The Case of Two Numpads – A Design Detective Story
Antti Mäki

The Case of Two Numpads – A Design Detective Story

Our UX Designer was confronted with a seemingly simple question: why are there two different kinds of numpads? In order to get to the bottom of the mystery, he had to do some good old-fashioned detective work.

The story starts with a Teams call. That’s how they all do for a designer. My guts tell me not to take it, but if there is one thing I cannot turn my back to, it’s customer in distress.

The customer tells me they are implementing a login functionality in their cashier software, and needs me to design a layout for a touch screen number input. “A design for numpad?”, I think to myself while taking a long sip of matcha tea. This should be an easy task.

But I am a hard-boiled designer. I try my best to understand any existing conventions behind design patterns before implementing them in my designs. To solve this case, I know I need to understand how numpad layouts are currently used and where their conventions derive from.

My investigation begins with mechanical calculators. While traveling the dark, overcrowded highways of Internet, I stumble on two names that stir my interest. First one is a French engineer called Jean-Baptiste Schwilguć. In 1844, he came up with the first working prototype of a key-driven calculator machine. This machine was the first to use a numerical keyboard with a single row of keys that increased from 1 to 9.

My second lead is an American inventor named David Sundstrand. In 1911he invented an adding machine that was the first to use the so called '3x3above zero' key arrangement. This arrangement became widely adopted and from the 1960’s has been standard layout on calculator and computer keypads.

Sundstrand keypad with 3x3 above zero key arrangement.

But why did this particular number layout get so popular? One reason seems to be Benford’s law, aka “First digit law”. It says, that when dealing with arbitrary numbers in calculators, smaller digits like 0, 1 , 2 and 3 occur more often than larger ones. Design-wise, this means that those numbers should reside in the bottom, where they are close to enter and offer easier reach and better ergonomics for the user.

“So this is the convention I was looking for”, I say and pour myself another cup of hot matcha tea. Suddenly, as I was blissfully convinced I had found a convention to follow in my designs, another historical lead turned up – and I had no choice but to see where it would take me.

During the 1950’s the world was about to move from old rotary dialled phones to ones with push-buttons. A company called AT&T had their engineers conduct user studies to determine the key configurations that users would prefer in these Dual-tone multi-frequency signalling “DTMF” numpads.

The experimented key configurations and the favoured layouts determined through the testing process.

Surprisingly, the conventional calculator layout didn’t do so well, and users preferred left-to-right, top-to-bottom layouts.

● ● ●

◆ What to work on ◆
a. In the numpad detective story, which company had its engineers run user studies on key layouts for push-button phones?
b. Please continue the numpad detective story from its last sentence, keeping the narrator's voice.

◆ Raw data ◆
● ● ●

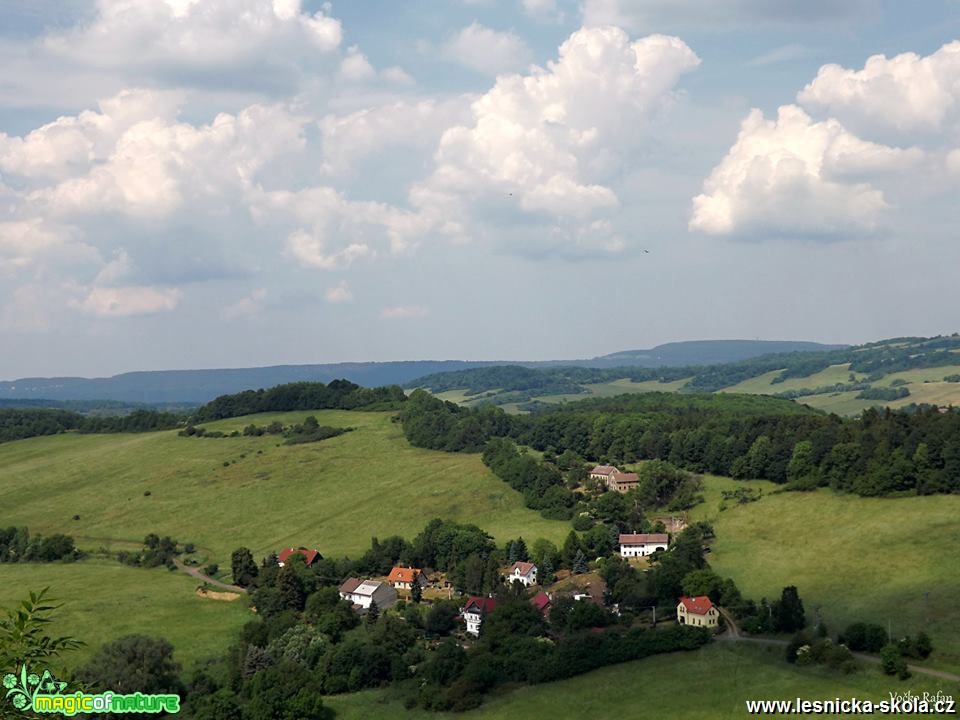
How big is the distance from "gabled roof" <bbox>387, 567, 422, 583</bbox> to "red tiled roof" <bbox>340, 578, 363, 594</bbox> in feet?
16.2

● ● ●

◆ Task-by-task results ◆
a. AT&T.

b.
During 1960’s the 1-2-3 keypad arrangement prevailed and has since been adapted as an industry standard number layout in phones. The main advantage of this arrangement is that it resembles the order of numbers in rotary dial phones - smaller numbers are high up and 0 at the bottom. It also follows the western standard reading order from left-to-right and top-to-bottom, which makes it more intuitive for people reading text from left to right.

This all makes my head spin. My investigation led not to one, but to two separate conventions for numpad layout. Which one should I follow?

The two separate conventions for the layout.

Confused, I stroll the dark rain-soaked streets of Helsinki. How should I start my design work with two contradicting conventions to follow? Desperate and tired, I come across a lonely ATM machine. I am running out of matcha tea, so I insert my credit card to visit a local market nearby. When I start typing in my PIN-code, my mind suddenly opens to a revelation. It was never about CONVENTION, but rather the CONTEXT.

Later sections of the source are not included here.